I think they'd be even better on a Channel where they are not as constricted, as lets be fair the BBC bar is still quite a politically correct channel.

Put them on C4 or sky etc, unrestricted and they'd be brilliant!


----------



## VW Golf-Fan

Demetri said:


> 4am on the road going to work in the winter about -4 degrees, i'm driving to work , some muppett in a silver california roof down and wearing a parker coat with his hood up. Cutting lorry drivers and then cutting me up.
> Got to the lights and low and behold Mr Evans called him a few ***** and then gave him the finger, the ugly git!!

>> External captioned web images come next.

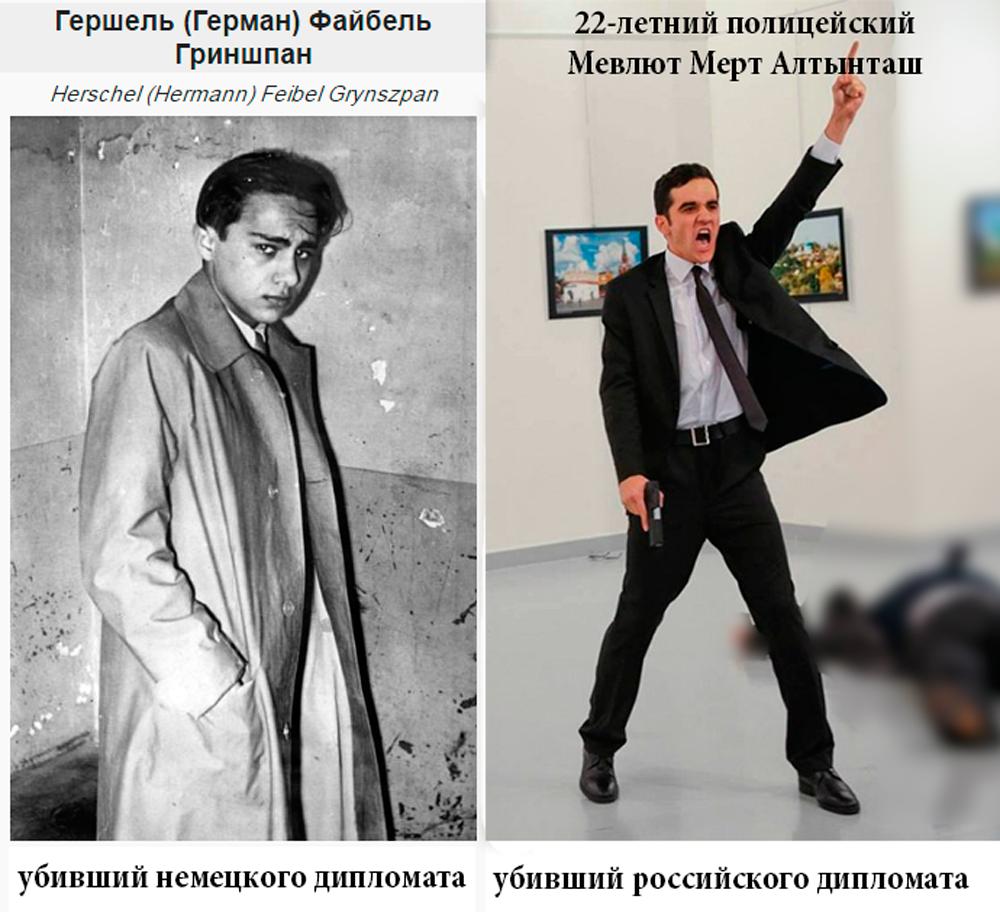 убийцы-дипломатов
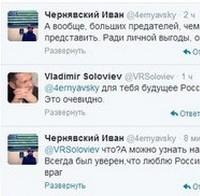 Соловьев научит Родину любить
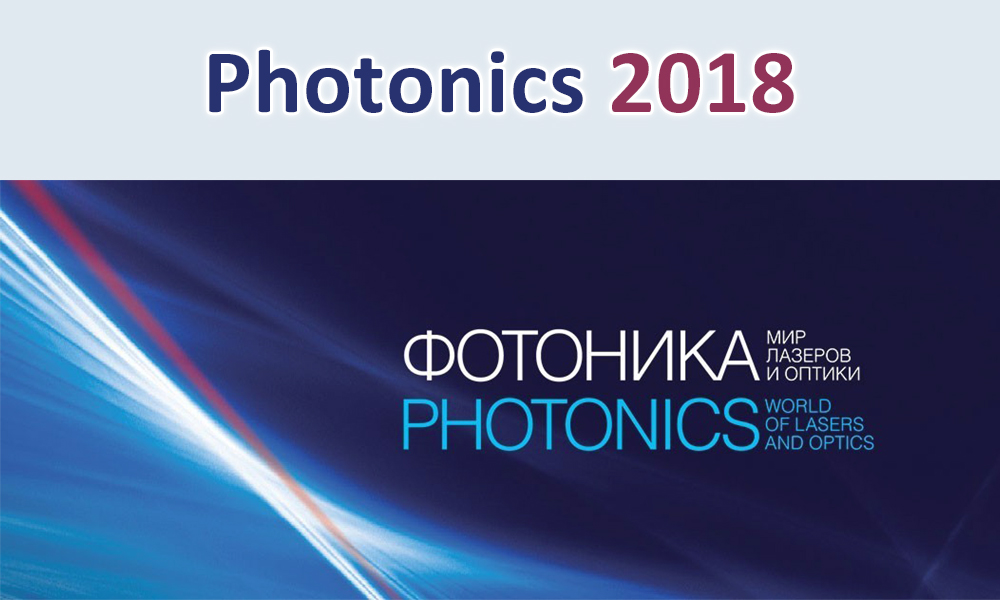 Exhibition PHOTONICS 2018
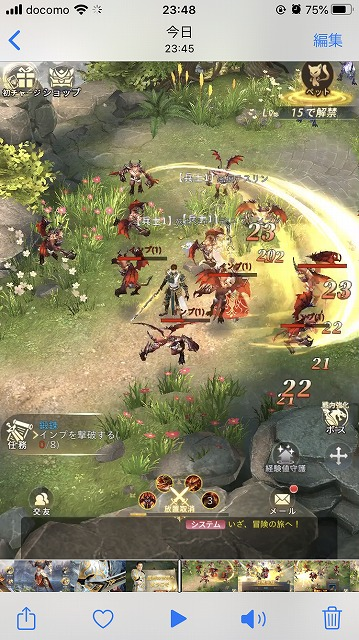 魔剣伝説ゲーム画面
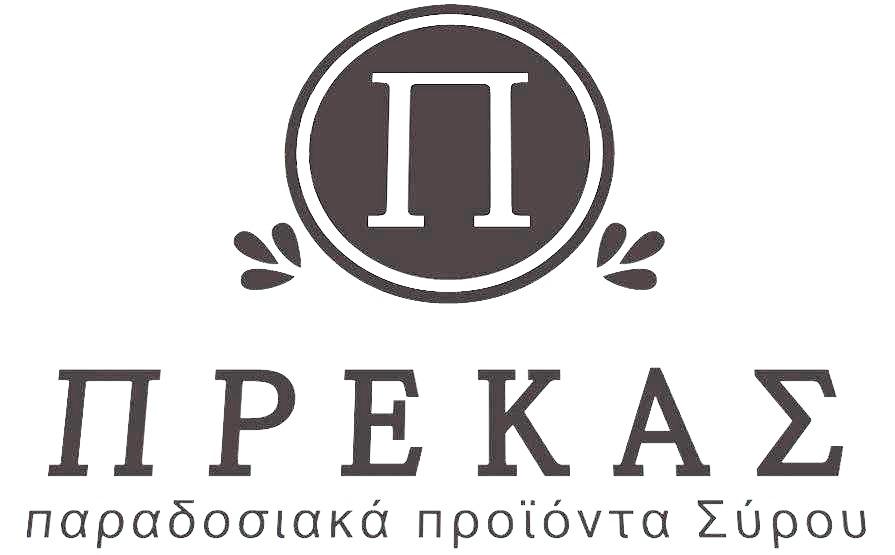 Πρέκας - Σύρος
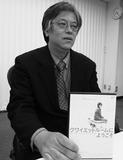 """精神科医・岩波明が注目する 閉鎖病棟独特の""""閉塞感""""をリアルに描いた映画"""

Did his 'carrot top' not give it away either? :lol:


----------



## davies20

VW Golf-Fan said:


> Did his 'carrot top' not give it away either? :lol:


he had his hood on!


----------



## Demetrios72

davies20 said:


> he had his hood on!


When I nioticed it was him at the lights I called him an ugly ginger ***T :lol:

I was soooo happy I did that honeslty it was classic to see the look on his face!!! brilliant


----------



## Kirkyworld

A sad day for me I love the current TG line up, JC is a silly boy for throwing it all away and I personally don't like Chris tbh, but then I still listen to Radio 1 so what do I know lol


----------



## Demetrios72

I was a perfect line up for that show if you asked me, they complemented each other perfectly


----------



## davies20

Demetri said:


> I was a perfect line up for that show if you asked me, they complemented each other perfectly


Who ever they bring in is going to have big boots to fill if they keep the current line up!


----------



## trv8

Demetri said:


> When I nioticed it was him at the lights I called him an ugly ginger ***T :lol:
> 
> I was soooo happy I did that honeslty it was classic to see the look on his face!!! brilliant


WOW.....I bet your mates were soooo impressed too when you told them of your little escapade :lol:.


----------



## Demetrios72

trv8 said:


> WOW.....I bet your mates were soooo impressed too when you told them of your little escapade :lol:.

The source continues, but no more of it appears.